Mexican human rights activist

Imelda Marrufo Nava is a Mexican human rights activist. She is known for her work campaigning against gender-based violence and femicide in the city of Ciudad Juárez, for which she received the 2014 Anne Klein Women's Award from the Heinrich Böll Foundation.

== Early life and education ==
Marrufo was born in Ciudad Juárez, Chihuahua, Mexico, and was raised in the city's Emiliano Zapata neighbourhood. She studied at Altavista High School, before graduating with a degree in law from the Universidad Autónoma de Ciudad Juárez in 1995.

== Activism ==
While still a student, Marrufo started a group that documented femicides that had happened in Ciudad Juárez, with the goal of giving names, faces and histories to the names of murdered women. In 2001, after a mass grave of missing women was found near the city, Marrufo established Red Mesa de Mujeres (Spanish for "Women's Roundtable Network"), a network of civil society organisations that supported women in vulnerable situations, as well as the families of missing, murdered, or trafficked women. This included providing therapeutic services, such as art therapy; financial support to commemorate the birthdays and anniversaries of disappeared women; and supporting the families, as well as human rights activists, through the legal process. Through her role as a board member, Marrufo additionally worked on promoting strategic litigation, as well as public policies and international mechanisms, to address issues of femicide, gender-based violence, and access to justice.

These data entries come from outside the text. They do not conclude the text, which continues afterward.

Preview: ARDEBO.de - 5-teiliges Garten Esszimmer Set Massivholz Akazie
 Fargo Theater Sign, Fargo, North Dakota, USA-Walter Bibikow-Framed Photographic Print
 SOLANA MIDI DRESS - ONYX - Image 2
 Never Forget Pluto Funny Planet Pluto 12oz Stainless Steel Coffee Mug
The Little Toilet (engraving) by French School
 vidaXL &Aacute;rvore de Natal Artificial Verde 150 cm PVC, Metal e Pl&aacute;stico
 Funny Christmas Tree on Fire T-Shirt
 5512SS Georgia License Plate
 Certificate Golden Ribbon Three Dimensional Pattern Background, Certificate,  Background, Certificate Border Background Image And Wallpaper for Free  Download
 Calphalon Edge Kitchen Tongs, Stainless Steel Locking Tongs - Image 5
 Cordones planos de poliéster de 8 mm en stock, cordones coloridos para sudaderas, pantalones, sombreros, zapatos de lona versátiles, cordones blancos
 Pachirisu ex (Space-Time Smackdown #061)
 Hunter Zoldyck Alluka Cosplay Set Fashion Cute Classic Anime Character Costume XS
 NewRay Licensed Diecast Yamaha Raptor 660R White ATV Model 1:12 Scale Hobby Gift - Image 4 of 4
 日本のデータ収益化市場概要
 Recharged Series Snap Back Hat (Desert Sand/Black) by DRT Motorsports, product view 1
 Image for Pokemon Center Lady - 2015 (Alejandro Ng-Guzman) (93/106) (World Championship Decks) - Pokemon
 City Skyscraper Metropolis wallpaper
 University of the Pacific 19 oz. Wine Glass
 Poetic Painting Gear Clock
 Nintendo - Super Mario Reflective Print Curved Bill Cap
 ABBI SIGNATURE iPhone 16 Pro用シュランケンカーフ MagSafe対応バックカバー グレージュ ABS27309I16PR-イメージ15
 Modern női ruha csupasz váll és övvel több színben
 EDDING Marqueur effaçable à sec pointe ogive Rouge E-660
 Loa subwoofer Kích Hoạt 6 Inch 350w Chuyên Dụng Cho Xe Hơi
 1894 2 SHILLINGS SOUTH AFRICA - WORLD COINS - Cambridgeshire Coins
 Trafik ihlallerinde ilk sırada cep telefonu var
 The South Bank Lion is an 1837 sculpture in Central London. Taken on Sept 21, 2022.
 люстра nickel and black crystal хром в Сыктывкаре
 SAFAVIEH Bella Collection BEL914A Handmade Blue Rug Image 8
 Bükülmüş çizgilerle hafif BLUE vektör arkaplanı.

Additionally, Red Mesa de Mujeres continues Marrufo's university work of documenting and tracking femicides in Ciudad Juárez, using newspaper articles and statistics provided by the Chihuahua state attorney general.

== Recognition ==
In 2014, Marrufo won the Anne Klein Women's Award from the Heinrich Boll Foundation, in recognition of her work against gender-based violence in Ciudad Juárez and Chihuahua, as well as addressing the impunity of perpetrators, particularly in efforts to get femicide recognised as its own criminal offence.

In 2023, Marrufo received the Human Rights Defender Award from Juárez City Council in recognition of her two decades spent leading Mesa de Mujeres, from the mayor, Cruz Pérez Cuéllar.